Set problem 1:
Translate the sentence "First of all, a toast to Shane, who made it home last night!" from the blog post below into Spanish.

Selected extract:
• • • • •

7. am i soooooo proud to work at the league these days??

The_billboard"The billboard created by Working Assets and the League of Independent Voters -- and inspired and funded by the DailyKos community -- landed on Grover Norquist's doorstep at 1920 L St. this morning just in time for his infamous weekly "Wednesday meeting" of the conservative elite."

8. how hot is missy elliott's latest album?

i know i'm a bit late but i always gots to wait for my girl celeste to get albums before i can have albums knaw mean? key tracks: teary-eyed, lose control, and this song called can't stop...some hotty sexy songs...mmmmmmmissy!!

9. should you join me in d.c. this weekend?

first of if you ain't know there's a BIG march this weekend against the war, so if you're in DC tomorrow das what's up...

and then on sunday from 4-5:30pm i'll be at the washington convention center for the DC green festival (an explosion of green friendly business and lifestyle concepts and displays and products) doing a book signing for 'stop the next war now', a book i contributed to put out by code pink. see http://greenfestivals.com/

and then i'll run over to the washington monument for the special service put together by my boy the reverend sekou which starts at 6:30pm. i'm first on the program so if you comin come on time! here's the program:

Music, Adrienne Maree Brown;
Processional;
Invocation, Rabbi Arthur Waskow, Director, The Shalom Center;
Music, Freda Payne;

Prayer of Remembrance, Cindy Sheehan and Celeste Zappala, Co-Founders Gold Star Families for Peace;
Prayer of Resistance, Rev. Dr.
Rita Brock, Co-Director, Faith Voices for the Common Good;
Occasion, Rev. Osagyefo Uhuru Sekou, National Coordinator Clergy and Laity Concerned about Iraq; 
Poem of Peace, Drew Dellinger, Poet, Poets for Global Justice;
 Traditions of Peace:
- Rev. Michael Banks, Bishop,
Mennonite Council of New   York
- Rev. Dr. Joan Brown-Campbell, Director of Religious Life
, Chautauqua Community
- El Hajj Talib Abdur-Rashid, Imam, Mosque of Islamic Brotherhood
- Mairead Maguire, 1976 Nobel Peace Laureate
- Rabbi Michael Lerner, Editor, Tikkun Magazine 
- Ve. Suhita Dharma, Chua Dieu Phap Temple in San Gabriel, California 
Future of Peace
- Rev. Claudia De la Cruz, Community Organizer, Dominican Women’s Development Center
- Rev. Lennox Yearwood, President, Hip Hop Caucus
- Rev. Emilee Whitehurst, Executive Director, Austin Area Inter-religious Association
- Rev. Grayland Hagler, President, Ministers  for Racial and Economic Justice
Sermon on Remembrance and Resistance
- Dr. Cornel West, Honorary Co-Chair, Clergy and Laity Concerned about
Iraq
Prayer of Blessings
-  Shamsi Ali, Deputy Imam, Islamic Cultural
Center of New York
Buddhist Peace Fellowship
Benediction

10. is this blog a bit all over?

naw tricks, its just over :)

 

cable...hee hee

Stardate 9-22-05 

First of all, a toast to Shane, who made it home last night!

And to my dear

Sofia, who is so brave these days in more ways than I can expound upon!

• • • • •

(Spatial relationship records)
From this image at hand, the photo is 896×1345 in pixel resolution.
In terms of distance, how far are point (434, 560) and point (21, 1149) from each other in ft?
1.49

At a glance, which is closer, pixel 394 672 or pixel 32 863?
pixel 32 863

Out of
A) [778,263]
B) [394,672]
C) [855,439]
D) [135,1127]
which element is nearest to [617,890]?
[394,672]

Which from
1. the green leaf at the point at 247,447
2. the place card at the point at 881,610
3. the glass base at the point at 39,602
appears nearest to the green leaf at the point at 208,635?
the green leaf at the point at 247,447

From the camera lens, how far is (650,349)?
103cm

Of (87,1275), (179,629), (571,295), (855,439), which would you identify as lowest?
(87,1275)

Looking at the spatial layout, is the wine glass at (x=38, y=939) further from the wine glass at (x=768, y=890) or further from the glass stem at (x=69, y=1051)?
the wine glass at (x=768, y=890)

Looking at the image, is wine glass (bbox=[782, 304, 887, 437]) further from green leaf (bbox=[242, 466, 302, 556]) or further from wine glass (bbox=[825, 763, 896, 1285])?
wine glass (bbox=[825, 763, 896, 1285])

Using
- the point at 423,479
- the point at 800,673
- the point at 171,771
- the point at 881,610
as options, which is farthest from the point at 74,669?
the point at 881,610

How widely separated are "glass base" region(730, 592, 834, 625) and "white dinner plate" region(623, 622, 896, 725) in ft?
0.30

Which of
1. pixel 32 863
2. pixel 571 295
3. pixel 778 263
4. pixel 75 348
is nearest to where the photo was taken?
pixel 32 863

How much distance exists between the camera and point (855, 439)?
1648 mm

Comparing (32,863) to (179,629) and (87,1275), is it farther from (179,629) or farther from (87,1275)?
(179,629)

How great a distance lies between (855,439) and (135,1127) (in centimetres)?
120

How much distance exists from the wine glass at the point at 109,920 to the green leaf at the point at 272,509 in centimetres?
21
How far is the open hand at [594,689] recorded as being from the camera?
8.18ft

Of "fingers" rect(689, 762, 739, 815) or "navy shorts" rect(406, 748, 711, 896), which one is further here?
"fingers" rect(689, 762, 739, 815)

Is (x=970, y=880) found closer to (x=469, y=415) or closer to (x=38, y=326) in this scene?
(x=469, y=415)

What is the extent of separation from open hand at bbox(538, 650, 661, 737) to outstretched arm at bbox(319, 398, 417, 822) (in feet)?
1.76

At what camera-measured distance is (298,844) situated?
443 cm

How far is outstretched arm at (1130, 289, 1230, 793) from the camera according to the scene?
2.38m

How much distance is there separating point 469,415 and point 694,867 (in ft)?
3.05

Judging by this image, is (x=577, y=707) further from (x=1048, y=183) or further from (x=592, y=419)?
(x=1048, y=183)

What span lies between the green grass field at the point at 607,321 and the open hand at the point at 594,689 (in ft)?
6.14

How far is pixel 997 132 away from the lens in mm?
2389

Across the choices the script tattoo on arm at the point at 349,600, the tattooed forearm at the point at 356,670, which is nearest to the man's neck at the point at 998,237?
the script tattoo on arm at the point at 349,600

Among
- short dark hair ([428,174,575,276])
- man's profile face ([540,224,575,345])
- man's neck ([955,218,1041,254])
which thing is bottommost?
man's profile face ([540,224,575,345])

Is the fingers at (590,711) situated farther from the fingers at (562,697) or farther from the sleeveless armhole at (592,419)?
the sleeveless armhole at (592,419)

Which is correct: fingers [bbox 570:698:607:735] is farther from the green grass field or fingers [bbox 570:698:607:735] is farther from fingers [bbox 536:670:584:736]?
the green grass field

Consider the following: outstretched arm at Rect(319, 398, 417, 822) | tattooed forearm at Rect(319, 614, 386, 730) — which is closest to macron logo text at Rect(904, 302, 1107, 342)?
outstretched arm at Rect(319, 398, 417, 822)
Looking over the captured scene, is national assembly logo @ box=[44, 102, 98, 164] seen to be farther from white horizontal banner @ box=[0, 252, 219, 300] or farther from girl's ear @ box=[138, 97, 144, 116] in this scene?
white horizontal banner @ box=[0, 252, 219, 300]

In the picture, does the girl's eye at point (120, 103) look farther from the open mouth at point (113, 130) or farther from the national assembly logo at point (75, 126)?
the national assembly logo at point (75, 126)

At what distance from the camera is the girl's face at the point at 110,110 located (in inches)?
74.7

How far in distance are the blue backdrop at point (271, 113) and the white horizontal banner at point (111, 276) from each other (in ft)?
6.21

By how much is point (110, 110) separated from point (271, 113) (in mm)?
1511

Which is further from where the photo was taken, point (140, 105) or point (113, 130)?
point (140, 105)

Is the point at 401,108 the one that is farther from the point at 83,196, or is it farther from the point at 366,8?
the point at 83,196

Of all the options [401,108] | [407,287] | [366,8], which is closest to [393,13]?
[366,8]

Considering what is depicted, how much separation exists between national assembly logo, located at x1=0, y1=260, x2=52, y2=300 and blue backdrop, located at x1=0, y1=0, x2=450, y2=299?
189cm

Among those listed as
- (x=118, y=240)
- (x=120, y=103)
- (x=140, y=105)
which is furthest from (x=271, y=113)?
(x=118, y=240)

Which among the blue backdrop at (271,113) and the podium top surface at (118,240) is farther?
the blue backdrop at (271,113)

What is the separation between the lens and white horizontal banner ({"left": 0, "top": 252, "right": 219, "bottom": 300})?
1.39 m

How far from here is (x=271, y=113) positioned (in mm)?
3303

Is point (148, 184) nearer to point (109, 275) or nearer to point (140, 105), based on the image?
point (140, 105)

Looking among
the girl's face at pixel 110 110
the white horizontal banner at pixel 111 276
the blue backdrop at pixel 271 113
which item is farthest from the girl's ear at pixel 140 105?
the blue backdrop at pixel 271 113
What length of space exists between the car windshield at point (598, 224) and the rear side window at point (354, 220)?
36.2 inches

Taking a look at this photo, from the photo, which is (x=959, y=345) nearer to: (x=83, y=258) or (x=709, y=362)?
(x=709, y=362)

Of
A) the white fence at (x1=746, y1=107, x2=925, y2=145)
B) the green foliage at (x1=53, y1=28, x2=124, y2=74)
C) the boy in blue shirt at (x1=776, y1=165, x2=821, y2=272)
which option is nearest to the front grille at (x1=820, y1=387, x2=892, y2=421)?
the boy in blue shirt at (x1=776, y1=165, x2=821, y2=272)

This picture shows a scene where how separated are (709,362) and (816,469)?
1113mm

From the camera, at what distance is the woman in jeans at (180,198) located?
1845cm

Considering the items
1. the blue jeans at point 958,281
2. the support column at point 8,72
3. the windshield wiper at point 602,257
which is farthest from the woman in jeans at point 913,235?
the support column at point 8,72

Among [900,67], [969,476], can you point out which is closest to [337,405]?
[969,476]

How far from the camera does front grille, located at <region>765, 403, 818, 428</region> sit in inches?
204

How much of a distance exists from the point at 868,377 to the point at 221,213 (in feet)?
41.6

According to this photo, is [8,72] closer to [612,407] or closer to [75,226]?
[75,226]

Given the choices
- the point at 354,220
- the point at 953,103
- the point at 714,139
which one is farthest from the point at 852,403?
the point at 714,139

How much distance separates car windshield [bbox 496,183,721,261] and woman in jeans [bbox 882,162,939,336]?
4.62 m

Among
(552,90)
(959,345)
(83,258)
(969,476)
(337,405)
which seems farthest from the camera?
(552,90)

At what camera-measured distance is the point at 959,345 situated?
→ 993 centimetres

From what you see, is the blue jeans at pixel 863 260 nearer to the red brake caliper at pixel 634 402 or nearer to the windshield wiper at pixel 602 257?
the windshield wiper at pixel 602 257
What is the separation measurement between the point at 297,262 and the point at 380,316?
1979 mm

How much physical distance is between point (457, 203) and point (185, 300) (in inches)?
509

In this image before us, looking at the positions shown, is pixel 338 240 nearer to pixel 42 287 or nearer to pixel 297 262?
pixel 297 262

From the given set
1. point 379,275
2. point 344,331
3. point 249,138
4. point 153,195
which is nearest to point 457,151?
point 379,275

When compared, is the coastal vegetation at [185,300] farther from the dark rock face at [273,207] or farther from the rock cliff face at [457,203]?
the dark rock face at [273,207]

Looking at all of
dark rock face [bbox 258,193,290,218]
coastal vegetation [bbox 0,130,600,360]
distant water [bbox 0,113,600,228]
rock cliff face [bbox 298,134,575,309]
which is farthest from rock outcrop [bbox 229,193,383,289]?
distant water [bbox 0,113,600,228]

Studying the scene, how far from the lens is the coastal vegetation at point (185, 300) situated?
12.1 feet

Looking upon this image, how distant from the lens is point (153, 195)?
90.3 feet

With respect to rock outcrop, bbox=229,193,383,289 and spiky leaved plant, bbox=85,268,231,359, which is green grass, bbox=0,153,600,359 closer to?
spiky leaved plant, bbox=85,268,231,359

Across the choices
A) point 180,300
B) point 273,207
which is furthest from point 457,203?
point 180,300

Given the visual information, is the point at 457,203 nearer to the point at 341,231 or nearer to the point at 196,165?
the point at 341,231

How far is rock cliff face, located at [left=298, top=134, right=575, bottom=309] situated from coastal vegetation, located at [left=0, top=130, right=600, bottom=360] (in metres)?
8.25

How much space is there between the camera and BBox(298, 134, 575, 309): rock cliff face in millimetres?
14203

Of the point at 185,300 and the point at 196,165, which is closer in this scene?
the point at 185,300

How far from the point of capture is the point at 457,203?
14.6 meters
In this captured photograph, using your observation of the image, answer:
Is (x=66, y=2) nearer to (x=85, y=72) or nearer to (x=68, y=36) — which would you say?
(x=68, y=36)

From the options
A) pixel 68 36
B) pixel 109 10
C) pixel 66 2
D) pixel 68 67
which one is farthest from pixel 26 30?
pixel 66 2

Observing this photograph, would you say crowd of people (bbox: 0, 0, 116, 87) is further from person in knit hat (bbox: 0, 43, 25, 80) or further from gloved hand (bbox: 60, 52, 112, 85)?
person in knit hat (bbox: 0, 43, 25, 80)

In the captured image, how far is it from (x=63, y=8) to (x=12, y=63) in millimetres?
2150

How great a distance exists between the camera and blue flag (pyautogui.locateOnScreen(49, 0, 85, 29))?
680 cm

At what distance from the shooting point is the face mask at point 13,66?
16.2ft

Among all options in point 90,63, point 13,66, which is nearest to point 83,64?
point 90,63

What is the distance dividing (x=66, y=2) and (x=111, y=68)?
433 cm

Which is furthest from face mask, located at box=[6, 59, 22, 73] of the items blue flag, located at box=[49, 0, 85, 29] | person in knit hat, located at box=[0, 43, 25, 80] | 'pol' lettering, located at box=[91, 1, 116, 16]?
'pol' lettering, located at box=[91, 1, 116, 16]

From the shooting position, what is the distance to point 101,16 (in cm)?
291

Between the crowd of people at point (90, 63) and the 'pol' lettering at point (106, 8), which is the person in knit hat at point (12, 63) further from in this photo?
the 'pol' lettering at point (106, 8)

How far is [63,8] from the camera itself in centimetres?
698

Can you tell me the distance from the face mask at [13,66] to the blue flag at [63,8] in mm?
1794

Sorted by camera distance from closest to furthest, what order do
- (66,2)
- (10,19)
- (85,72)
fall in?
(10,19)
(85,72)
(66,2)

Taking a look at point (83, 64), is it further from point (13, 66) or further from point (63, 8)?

• • • • •

Set problem 2:
Count the lines of the records above that contain the word "sleeveless", treating uppercase and lowercase as different, and give only the number.

Task response 1:
¡Antes que nada, un brindis por Shane, que llegó a casa anoche!

Task response 2:
2